Building the Lab Journal: From Vercel to GitHub
Friday night turned into an unexpectedly productive hacking session as I tackled a project migration and built out the lab journal feature for hackerlabs.dev.
The Great Migration
hackerlabs.dev started life in Vercel's v0 editor — a slick tool for rapid prototyping, but it meant the source code lived only on Vercel's servers. Not ideal for a developer who likes version control.
The migration process was straightforward thanks to vercel pull:
# Pull source from Vercel
vercel pull
# Push to new GitHub repo
git remote add origin git@github.com:Curbob/hackerlabs.dev.git
git push -u origin main
# Connect Vercel to GitHub for auto-deploy
Now every push to main triggers a fresh deploy. Much better.
Terminal-Styled Blog System
With the code properly versioned, I built out the lab journal feature:
/lab-journalroute with blog listing page/lab-journal/[slug]for individual posts- Markdown-based posts in
content/posts/with gray-matter + remark - Terminal aesthetic matching the existing site (green glow, scanlines, monospace)
The hero images come from daily recap art generated each morning — landscape format banners that give each post visual context.
Backfilling History
I pulled 10 lab journal entries from memory files dating back to February 28th, filtering out work projects and sensitive info. The privacy filter ensures only public-appropriate dev work makes it to the blog:
- ✅ LobsterBoard, QuillPages, OpenClaw, GoMud work
- ✅ Infrastructure tinkering, tool exploration
- ❌ Work projects, credentials, personal details
For days missing recap images, I generated new landscape-format ones to maintain visual consistency.
Automation Pipeline
The final piece was automating the daily workflow:
- 9:00 AM: Generate daily recap image (16:9 landscape)

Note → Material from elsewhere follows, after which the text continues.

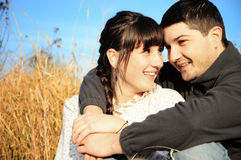 Young couple in love. A portrait of a young couple in love, lying outdoors Stock Image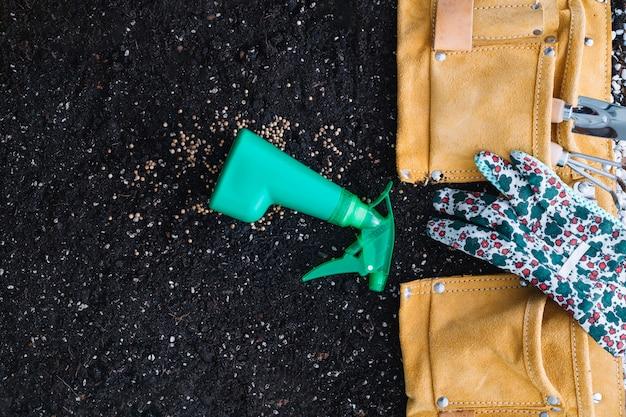 원예 도구가있는 가방 근처에 스프레이 병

- 9:15 AM: Create lab journal post from yesterday's memory
- 9:30 AM: Morning briefing
The blog post cron reads memory files, applies content filters, generates markdown posts, and commits everything to GitHub. Vercel handles the rest.
Tech Stack
- Next.js 16 with app router
- shadcn/ui components
- Tailwind v4 for styling
- gray-matter + remark for markdown processing
- OpenAI API for recap image generation
What's Next
The foundation is solid, but there's room to grow:
- Tag-based filtering and search
- RSS feed generation
- Comment system integration
- Cross-posting to dev platforms
For now, the lab journal captures the daily rhythm of tinkering and building — exactly what a hacker's lab should document.